■ **Task goal**
Return each line below that contains the word "viewer", copying it unchanged.

--- start Supplied data ---

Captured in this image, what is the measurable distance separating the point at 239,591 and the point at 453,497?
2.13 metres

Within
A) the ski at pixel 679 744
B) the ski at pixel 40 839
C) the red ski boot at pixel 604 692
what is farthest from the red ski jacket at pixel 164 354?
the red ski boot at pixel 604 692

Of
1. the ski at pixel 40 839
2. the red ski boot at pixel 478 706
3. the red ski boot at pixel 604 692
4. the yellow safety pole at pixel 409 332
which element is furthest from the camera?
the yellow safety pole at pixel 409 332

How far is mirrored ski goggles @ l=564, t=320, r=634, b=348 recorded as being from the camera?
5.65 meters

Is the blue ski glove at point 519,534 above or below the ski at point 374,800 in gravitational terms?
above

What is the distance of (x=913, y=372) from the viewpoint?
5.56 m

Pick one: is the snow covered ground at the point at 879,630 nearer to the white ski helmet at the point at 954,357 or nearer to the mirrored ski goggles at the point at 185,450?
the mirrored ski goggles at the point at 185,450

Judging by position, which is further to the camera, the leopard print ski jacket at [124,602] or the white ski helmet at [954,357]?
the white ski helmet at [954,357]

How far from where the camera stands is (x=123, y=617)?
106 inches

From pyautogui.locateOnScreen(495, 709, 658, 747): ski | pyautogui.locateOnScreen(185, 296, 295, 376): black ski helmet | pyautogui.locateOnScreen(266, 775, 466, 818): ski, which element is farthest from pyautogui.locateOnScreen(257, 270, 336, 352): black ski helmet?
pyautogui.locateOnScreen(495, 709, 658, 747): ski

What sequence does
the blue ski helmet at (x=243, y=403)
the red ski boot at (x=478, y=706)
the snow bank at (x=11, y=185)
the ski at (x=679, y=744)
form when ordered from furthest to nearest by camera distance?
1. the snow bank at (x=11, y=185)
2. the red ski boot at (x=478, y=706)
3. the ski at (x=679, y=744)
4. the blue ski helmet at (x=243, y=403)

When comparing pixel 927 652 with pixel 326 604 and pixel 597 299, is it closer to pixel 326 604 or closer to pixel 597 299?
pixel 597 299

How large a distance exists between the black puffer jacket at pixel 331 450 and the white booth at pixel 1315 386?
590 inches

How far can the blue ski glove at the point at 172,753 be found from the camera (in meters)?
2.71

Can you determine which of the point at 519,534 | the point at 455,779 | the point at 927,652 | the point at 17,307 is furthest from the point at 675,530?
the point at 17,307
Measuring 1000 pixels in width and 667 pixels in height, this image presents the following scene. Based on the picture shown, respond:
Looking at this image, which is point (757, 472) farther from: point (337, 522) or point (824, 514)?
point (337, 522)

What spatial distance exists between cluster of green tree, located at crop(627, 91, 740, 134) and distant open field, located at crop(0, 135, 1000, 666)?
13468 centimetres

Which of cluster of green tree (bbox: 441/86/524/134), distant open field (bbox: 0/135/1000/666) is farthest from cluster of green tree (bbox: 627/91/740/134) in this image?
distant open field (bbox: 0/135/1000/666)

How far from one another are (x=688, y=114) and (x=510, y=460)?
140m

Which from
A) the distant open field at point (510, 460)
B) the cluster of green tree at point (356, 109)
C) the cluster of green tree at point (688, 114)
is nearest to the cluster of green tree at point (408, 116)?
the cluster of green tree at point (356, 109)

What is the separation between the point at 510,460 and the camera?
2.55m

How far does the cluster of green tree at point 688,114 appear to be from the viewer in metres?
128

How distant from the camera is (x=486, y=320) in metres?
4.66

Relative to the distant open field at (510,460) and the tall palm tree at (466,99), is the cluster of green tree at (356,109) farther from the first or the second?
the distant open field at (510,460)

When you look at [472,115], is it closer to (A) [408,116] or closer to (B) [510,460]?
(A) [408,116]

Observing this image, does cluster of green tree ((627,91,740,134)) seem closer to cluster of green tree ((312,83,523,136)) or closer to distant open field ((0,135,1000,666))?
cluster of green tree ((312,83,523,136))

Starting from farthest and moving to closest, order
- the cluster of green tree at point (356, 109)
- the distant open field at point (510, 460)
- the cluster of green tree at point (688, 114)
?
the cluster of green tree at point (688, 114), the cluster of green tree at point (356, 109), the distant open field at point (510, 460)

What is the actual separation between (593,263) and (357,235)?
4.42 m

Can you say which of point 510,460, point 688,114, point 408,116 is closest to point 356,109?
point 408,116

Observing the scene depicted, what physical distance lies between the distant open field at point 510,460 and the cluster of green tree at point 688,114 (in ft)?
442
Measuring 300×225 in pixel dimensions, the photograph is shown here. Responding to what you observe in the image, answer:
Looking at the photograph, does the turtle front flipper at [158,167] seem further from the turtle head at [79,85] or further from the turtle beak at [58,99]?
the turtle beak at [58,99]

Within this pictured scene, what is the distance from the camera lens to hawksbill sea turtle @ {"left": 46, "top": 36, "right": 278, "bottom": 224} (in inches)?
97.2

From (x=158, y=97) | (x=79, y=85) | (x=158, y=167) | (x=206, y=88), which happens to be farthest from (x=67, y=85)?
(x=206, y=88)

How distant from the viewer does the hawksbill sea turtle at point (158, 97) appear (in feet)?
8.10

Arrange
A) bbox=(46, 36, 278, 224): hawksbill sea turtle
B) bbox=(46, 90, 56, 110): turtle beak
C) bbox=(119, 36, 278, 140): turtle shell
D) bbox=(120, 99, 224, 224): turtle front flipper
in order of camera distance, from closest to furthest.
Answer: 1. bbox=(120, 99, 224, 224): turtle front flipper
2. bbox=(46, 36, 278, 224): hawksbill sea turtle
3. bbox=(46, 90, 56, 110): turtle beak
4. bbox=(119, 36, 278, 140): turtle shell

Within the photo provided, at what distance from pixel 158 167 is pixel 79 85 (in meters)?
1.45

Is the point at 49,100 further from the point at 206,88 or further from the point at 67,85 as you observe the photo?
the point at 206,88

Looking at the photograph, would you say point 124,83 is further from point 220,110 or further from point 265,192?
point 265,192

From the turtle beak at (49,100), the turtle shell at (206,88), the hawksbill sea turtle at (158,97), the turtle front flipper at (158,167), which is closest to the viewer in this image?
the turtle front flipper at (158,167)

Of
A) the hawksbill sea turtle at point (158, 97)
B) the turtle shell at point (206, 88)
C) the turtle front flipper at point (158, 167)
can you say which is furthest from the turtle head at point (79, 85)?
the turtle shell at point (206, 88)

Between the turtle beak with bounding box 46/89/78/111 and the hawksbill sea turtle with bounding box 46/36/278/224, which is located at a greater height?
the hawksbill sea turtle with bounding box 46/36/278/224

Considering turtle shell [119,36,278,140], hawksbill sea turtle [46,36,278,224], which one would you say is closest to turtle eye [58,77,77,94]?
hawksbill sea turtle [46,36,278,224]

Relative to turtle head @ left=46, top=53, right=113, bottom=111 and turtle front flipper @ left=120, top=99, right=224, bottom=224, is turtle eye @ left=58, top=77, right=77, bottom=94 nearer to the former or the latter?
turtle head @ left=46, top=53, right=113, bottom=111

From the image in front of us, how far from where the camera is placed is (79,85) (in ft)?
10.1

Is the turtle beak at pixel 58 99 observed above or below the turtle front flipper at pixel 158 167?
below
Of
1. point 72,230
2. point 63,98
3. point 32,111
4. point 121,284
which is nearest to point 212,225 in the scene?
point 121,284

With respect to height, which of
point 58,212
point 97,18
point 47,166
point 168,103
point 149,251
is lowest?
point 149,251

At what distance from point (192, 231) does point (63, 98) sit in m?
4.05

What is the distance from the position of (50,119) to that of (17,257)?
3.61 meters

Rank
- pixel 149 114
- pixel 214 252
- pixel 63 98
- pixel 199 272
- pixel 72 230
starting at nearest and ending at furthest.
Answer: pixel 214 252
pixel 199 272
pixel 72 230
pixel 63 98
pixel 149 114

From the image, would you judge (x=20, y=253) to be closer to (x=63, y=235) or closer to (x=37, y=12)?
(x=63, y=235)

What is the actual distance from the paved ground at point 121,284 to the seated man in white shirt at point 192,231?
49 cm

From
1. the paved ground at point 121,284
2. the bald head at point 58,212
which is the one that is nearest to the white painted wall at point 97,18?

--- end Supplied data ---

■ **Answer to this task**
How far does the cluster of green tree at point 688,114 appear to be from the viewer in metres?
How distant from the viewer does the hawksbill sea turtle at point (158, 97) appear (in feet)?
From the turtle beak at (49,100), the turtle shell at (206,88), the hawksbill sea turtle at (158,97), the turtle front flipper at (158,167), which is closest to the viewer in this image?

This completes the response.